Supplied passage ::

========

Figure 1: In conventional in vitro fertilization (IVF) procedure, sperm are injected into an egg (oocyte). RIKEN researchers have discovered that using oocytes that are half their usual size can enhance IVF outcomes when sperm production is faulty and immature sperm (spermatocytes) are used as substitutes. © SEBASTIAN KAULITZKI/SCIENCE PHOTO LIBRARY
A new approach for assisting reproduction in mice when sperm production is faulty has been demonstrated by researchers at RIKEN1. It could eventually help human couples who are struggling to conceive by traditional in vitro fertilization (IVF) techniques.
In a typical IVF procedure, doctors collect a woman's eggs (mature oocytes) and a man's sperm and combine them in a laboratory dish to make embryos for implantation. The sperm and egg normally each contain a single copy of all 23 human chromosomes.
But owing to errors in cell division, some men cannot make mature sperm with the proper chromosome count. Immature sperm cells, known as spermatocytes, can get stuck part way through the chromosomal-sorting process called meiosis. The faulty cells degenerate in the testes, and so men fail to produce any measurable sperm in their semen.
The new method addresses this cause of male infertility in mice. Through a simple tweak to developing egg cells, RIKEN researchers have found a way to restore these abnormal spermatocytes and produce viable offspring.
All they did was halve the volume of the immature oocytes. "We have successfully overcome the technical difficulty by reducing the oocyte size," says Atsuo Ogura of the RIKEN BioResource Research Center, who led the study.
Atsuo Ogura and his co-workers have developed an assisted fertilization technique that provides an avenue for childbearing even when sperm production is faulty. © 2022 RIKEN
Ogura's method builds on a recent discovery by Tomoya Kitajima and Hirohisa Kyogoku at the RIKEN Center for Biosystems Dynamics Research. In 2017, they reported that the large size of oocytes-the biggest cells in the human body-made them more prone to chromosome-distribution errors.
All that fluid cytoplasm sloshing around inside the oocyte seemed to encumber the ability of chromosomes to divvy themselves up properly. Maybe, thought Ogura, this same problem was undermining the success of IVF techniques that rely on spermatocytes as well.
So, Ogura's group, in collaboration with Kitajima's, decided to put the oocyte size-reduction strategy to the test.
They cut the cytoplasm volume in half and found that this small change made a big difference. The rate of chromosome segregation errors dropped from 98% to 79%. What's more, the proportion of successful live births in mice increased from 1% to 19%. The egg adjustment also allowed for the production of pups from mouse spermatocytes containing a genetic defect linked to male infertility in humans.
With further refinements and safety tests, the technique could eventually provide a new avenue for childbearing among couples unable to produce viable sperm for traditional IVF.

========

Source material ::
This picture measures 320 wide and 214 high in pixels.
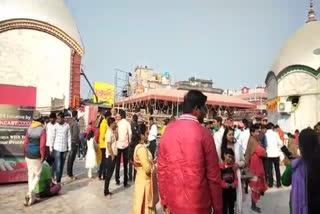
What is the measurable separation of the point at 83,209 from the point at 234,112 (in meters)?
27.0

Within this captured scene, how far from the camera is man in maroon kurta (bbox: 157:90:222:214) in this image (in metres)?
3.24

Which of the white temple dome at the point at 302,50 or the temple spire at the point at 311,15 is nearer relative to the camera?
the white temple dome at the point at 302,50

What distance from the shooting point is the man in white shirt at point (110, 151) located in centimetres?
801

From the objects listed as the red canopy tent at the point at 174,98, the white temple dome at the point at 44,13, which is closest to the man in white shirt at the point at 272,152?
the white temple dome at the point at 44,13

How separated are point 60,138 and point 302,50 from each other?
16479 millimetres

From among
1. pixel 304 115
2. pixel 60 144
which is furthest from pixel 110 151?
pixel 304 115

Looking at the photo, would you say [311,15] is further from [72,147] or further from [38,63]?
[72,147]

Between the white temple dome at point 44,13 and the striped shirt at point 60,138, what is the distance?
10825mm

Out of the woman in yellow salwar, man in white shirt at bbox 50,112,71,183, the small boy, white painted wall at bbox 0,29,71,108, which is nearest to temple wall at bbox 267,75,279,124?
white painted wall at bbox 0,29,71,108

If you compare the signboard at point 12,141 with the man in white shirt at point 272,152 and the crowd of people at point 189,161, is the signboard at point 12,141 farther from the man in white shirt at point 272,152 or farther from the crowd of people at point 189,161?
the man in white shirt at point 272,152

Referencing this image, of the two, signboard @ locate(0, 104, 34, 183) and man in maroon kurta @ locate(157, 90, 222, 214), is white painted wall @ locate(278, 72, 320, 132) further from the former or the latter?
man in maroon kurta @ locate(157, 90, 222, 214)

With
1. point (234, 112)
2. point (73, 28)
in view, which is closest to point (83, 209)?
point (73, 28)

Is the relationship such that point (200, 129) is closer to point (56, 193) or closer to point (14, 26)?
point (56, 193)

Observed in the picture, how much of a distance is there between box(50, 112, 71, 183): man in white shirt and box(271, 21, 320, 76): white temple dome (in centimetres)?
1509
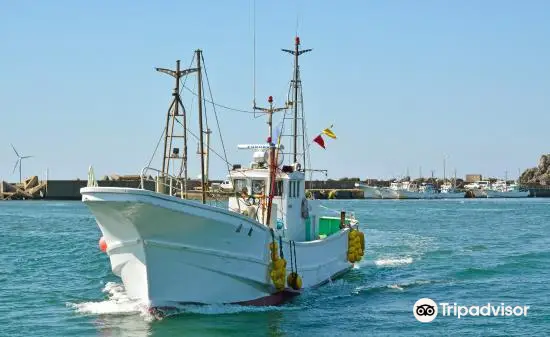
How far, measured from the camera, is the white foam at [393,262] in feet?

========

Required work ::
Please answer these from the article on oocyte size and IVF:
1. Which research center is Atsuo Ogura, who led the study, part of?
2. In what year did Tomoya Kitajima and Hirohisa Kyogoku report that large oocyte size makes chromosome-distribution errors more likely?
3. After the cytoplasm volume was halved, how did the proportion of successful live births in mice change?

Worked solution ::
1. The RIKEN BioResource Research Center.
2. 2017.
3. It increased from 1% to 19%.